As I took a helping of salad, all the old excuses ran through my head—
I’m not feeling well… .
I’m on a diet… .
I have this food allergy… .
I ate a big lunch… .
That was delicious. May I use your restroom?
The rest of the table, completely unaware of my insane mental dialog, fell into a conversation about Keiler’s road trip from New Mexico.
Taking a deep breath, I started picking at my food, trying to focus on the table talk rather than my plate. Keiler was telling the ski lift story again. The kid who fell on him was up to a hundred and eighty pounds by now.
Dell started laughing. “Sherita told him not to get between a fat boy and the ground.”
“That sounds like Sherita,” Ben observed. “So where does the Harley come in?”
Keiler began telling the tale of his wild night stranded in a truck stop-slash-Harley-repair-shop, during which he developed an understanding of biker Zen while sitting around a burning trash barrel with a traveling motorcycle gang. By morning, he had traded the broken-down green Hornet and the remainder of his ski resort salary, plus a small injury stipend, for a Harley that probably had more miles on it than the green Hornet. He ended the story with a hand over his heart and a few words of homage to his old car and his lost nest egg, then closed with, “Guess when I get back to the folks’ place in Michigan, I’ll have to get a job.”
Kate pointed a fork at him playfully. “Hopefully, something that doesn’t involve ski lifts.”
Frowning at his foot, propped on an extra chair beside the table, he nodded. “Not this year, anyway.”
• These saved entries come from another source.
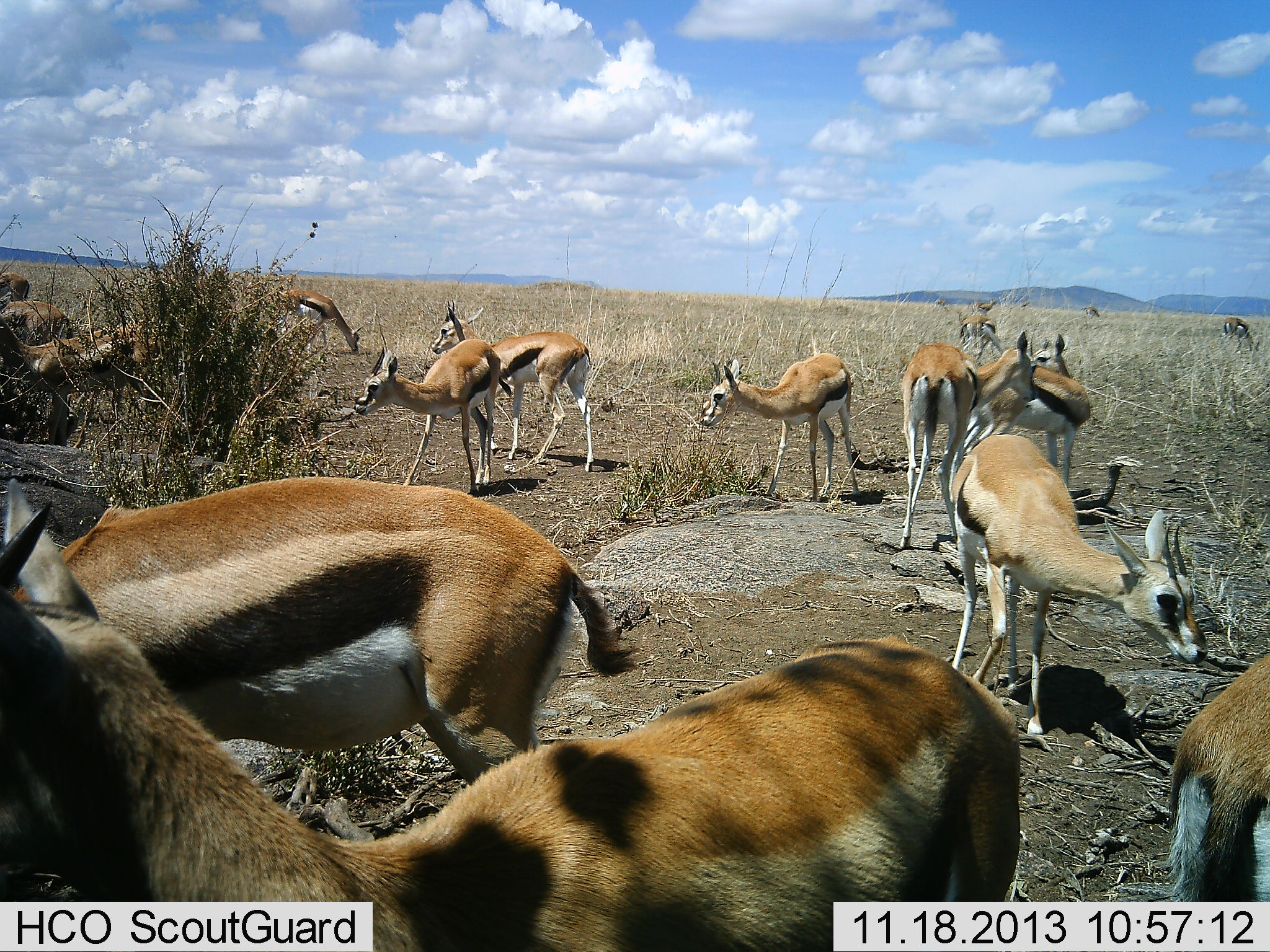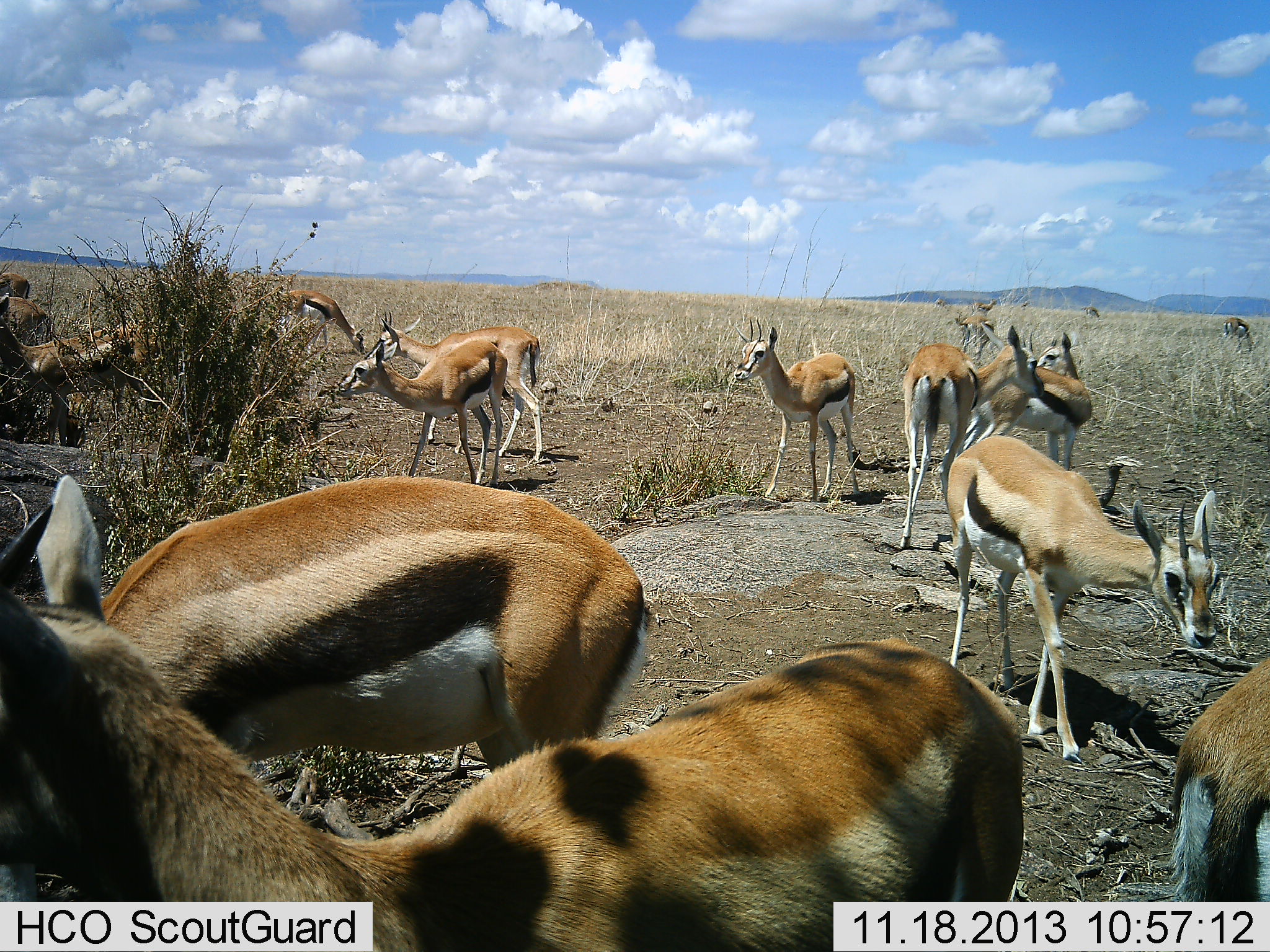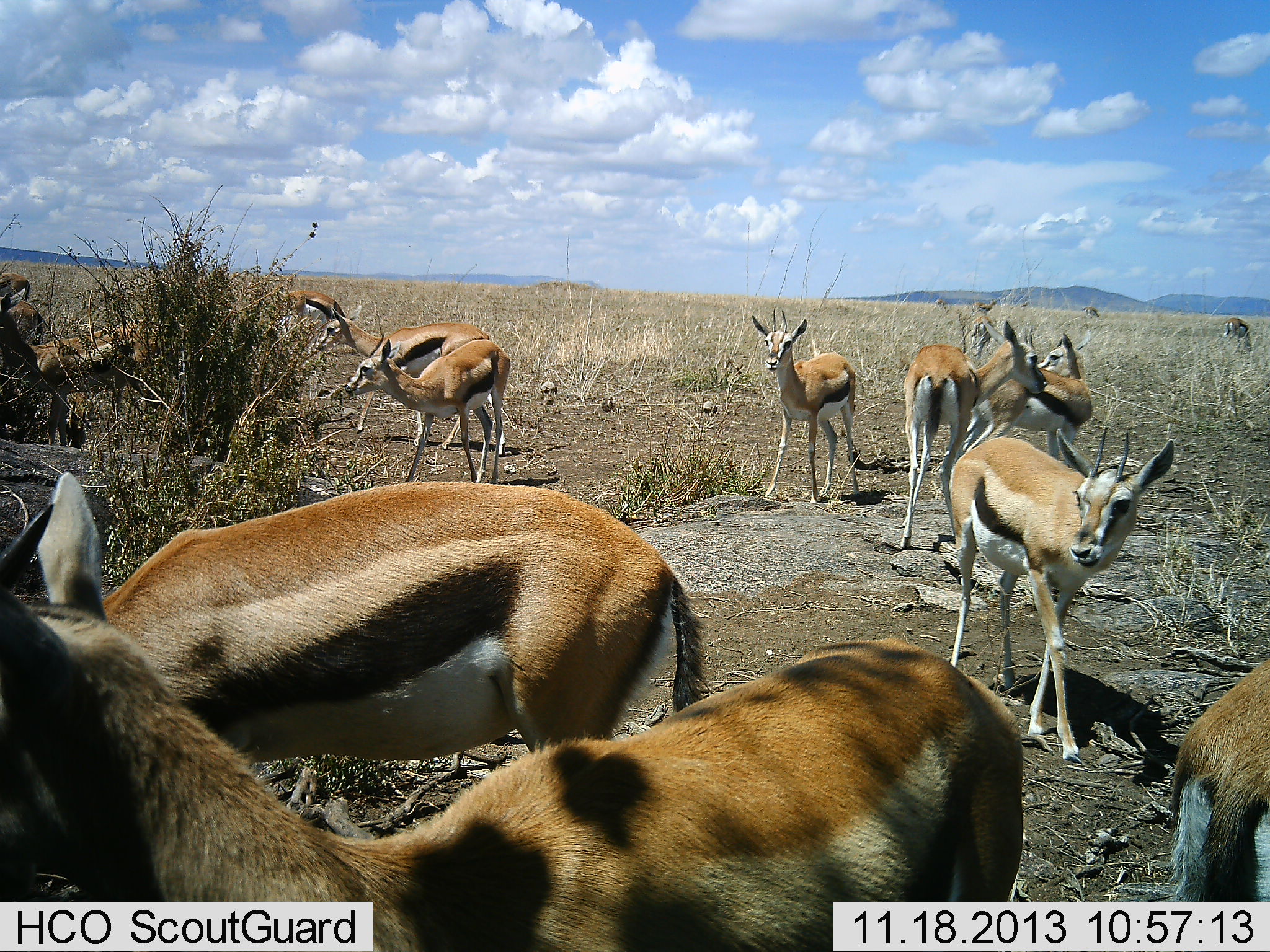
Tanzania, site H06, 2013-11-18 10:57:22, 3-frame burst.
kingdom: Animalia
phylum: Chordata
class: Mammalia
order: Artiodactyla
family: Bovidae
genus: Eudorcas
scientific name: Eudorcas thomsonii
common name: thomson's gazelle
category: gazellethomsons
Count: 11-50.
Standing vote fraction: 70%.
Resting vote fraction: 20%.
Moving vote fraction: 60%.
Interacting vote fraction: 0%.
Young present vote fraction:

“I wish we could keep you on at Jumpkids,” Karen said, giving Keiler a weary look. “We’re so understaffed, and Mrs. Mindia’s daughter just called and told me Mrs. Mindia has a serious case of the flu, and they’ve taken her to the hospital, so it might be a while before she’s back. You could stay at our house, but I don’t have any salary money available until summer internships start.” Her brows lifted hopefully. “We’d feed you.” Kate elbowed her, and she sagged, hatcheting the air with her hand. “I’m sorry; ignore me. Begging has become second nature since I took over Jumpkids. I didn’t mean to put you on the spot.”